On a parallel note, we also needed to look up people's locations on a week by week basis, and there were some on the fly DB calls happening in the view layer for this as well.
So where did role and location come from? Lo and behold, both of these properties were methods of a single PersonRange object.
My direction was clear. In the controller layer, I made one set of queries to figure out the relevant person range for each person for each week. This cache was used for all location and role questions from that point forward. The cache was plopped into the main ProjectAllocationMatrix object along with the other preexisting caches, of which there were many. Boom, 50% speed improvement.
Before I could tackle a bigger refactor, I needed to simplify and organize the code a bit. The codebase had some obvious things to organize, that wouldn't affect the performance much but would clarify flows and responsibilities.
- There were some helper methods that didn't have anything to do with view logic. The easy refactor for these kinds of methods is to figure out which of their arguments is the 'important object', and move the method into becoming an instance method of that object.
- I found a few repeated patterns embedded in the views - an expression of 'billable + unbillable + overhead' that took three separate collections and added them together in this specific order. These three collections were only used to be added together in this way. An easy refactor consolidated them into one collection method. In the process, I simplified the calculations from three separate selects to a single sort.
- One of the caches stored a person's last unique set of initials. This cache was then postprocessed to generate an abbreviated name for that person. It seemed more useful to make this cache store the entire abbreviated name, to reduce postprocessing.
- Some of the caches were exposed so that other code (mostly view logic) used them directly as a hash, knowing exactly how the cache was organized. I reduced the cohesion between the caches and the view layer, adding access methods to the matrix object that held the caches.
Taking another passthrough for performance
Even after these changes, I was still seeing some database calls in the view layer. I decided to track them down and get rid of them.
- One of them was a 'find location by id' lookup. As it turned out, locations were an association from PersonRange, so making the person range cache join with location in the query was a no-brainer and removed all those queries.
- The time calculating allocations for a week was a bit long. Looking at this code, it was running a SQL query then using Ruby to first group allocations by project ID, then sort by person for each project. I couldn't imagine that doing an individual sort for each project was terribly efficient. I decided to do the sort first, then select the projects. This shaved a few milliseconds - no big deal.
- Some of the matrix caches weren't all that useful any more. There was a 'locations by people' cache that was used a bit. The person ranges cache could do everything this cache cared about and more - it also knew if a person's location changed from week to week! I killed the other cache and converted to using the better information.

- [RECORD EXTRACTS]:

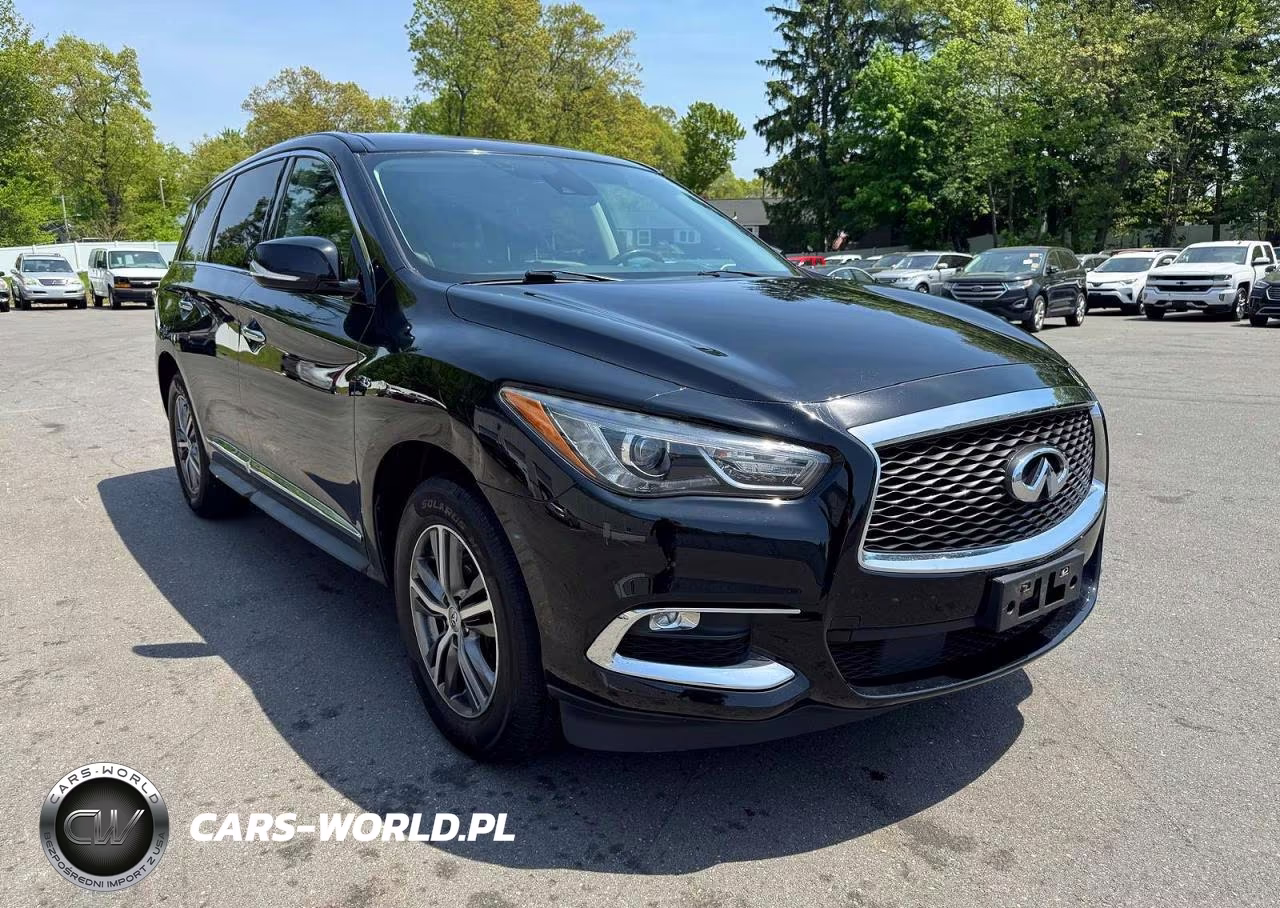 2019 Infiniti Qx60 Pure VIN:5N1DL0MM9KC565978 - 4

* * *

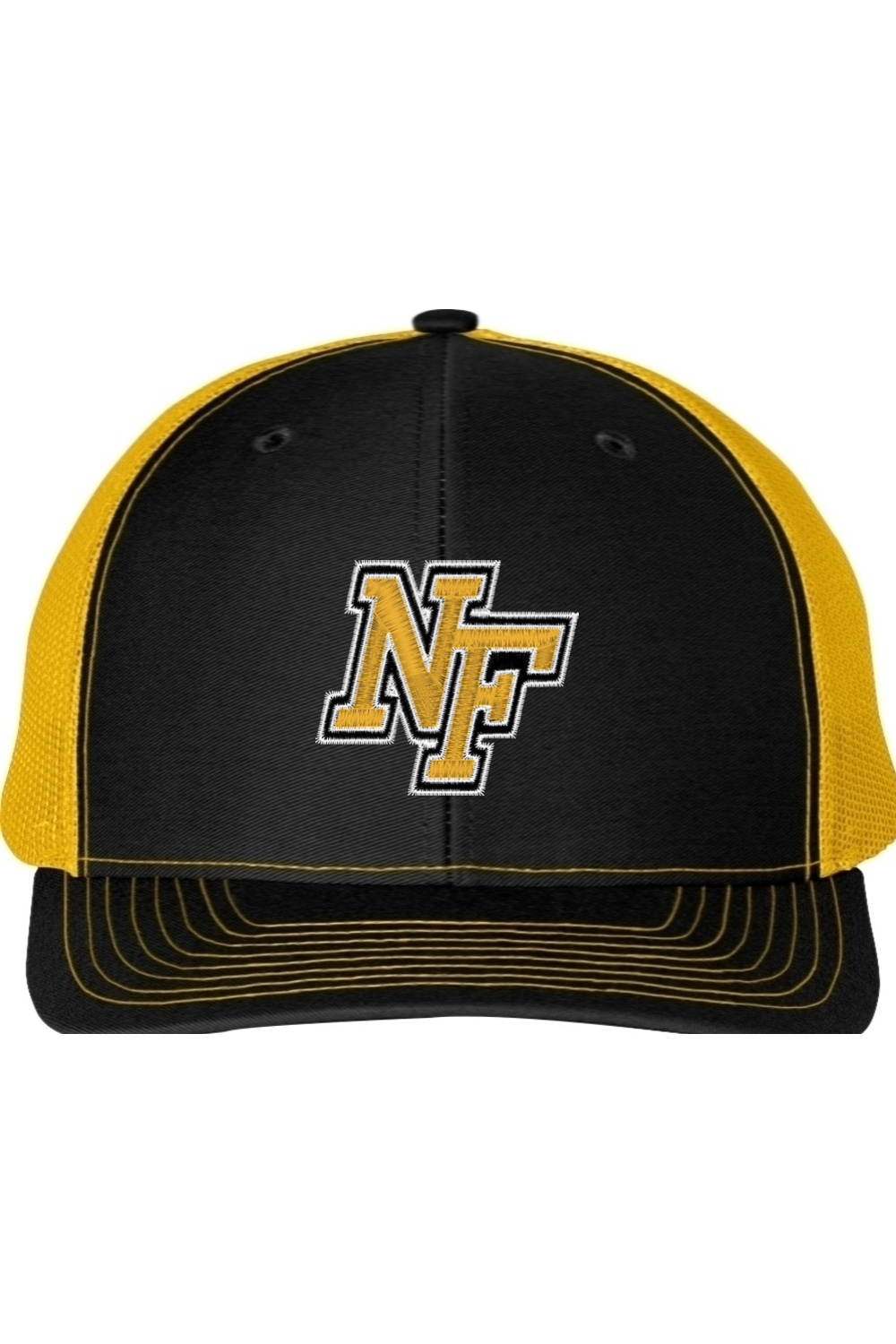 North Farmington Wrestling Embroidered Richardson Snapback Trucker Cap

--

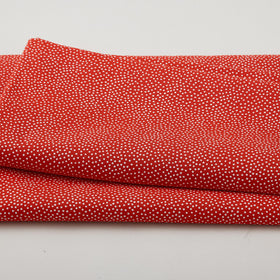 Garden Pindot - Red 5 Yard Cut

- [EXERCISE]: Transcribe the write-up on speeding up the allocation matrix word for word, starting at "My direction was" and ending at "50% speed improvement.".

- [EXERCISE SOLUTION]:
My direction was clear. In the controller layer, I made one set of queries to figure out the relevant person range for each person for each week. This cache was used for all location and role questions from that point forward. The cache was plopped into the main ProjectAllocationMatrix object along with the other preexisting caches, of which there were many. Boom, 50% speed improvement.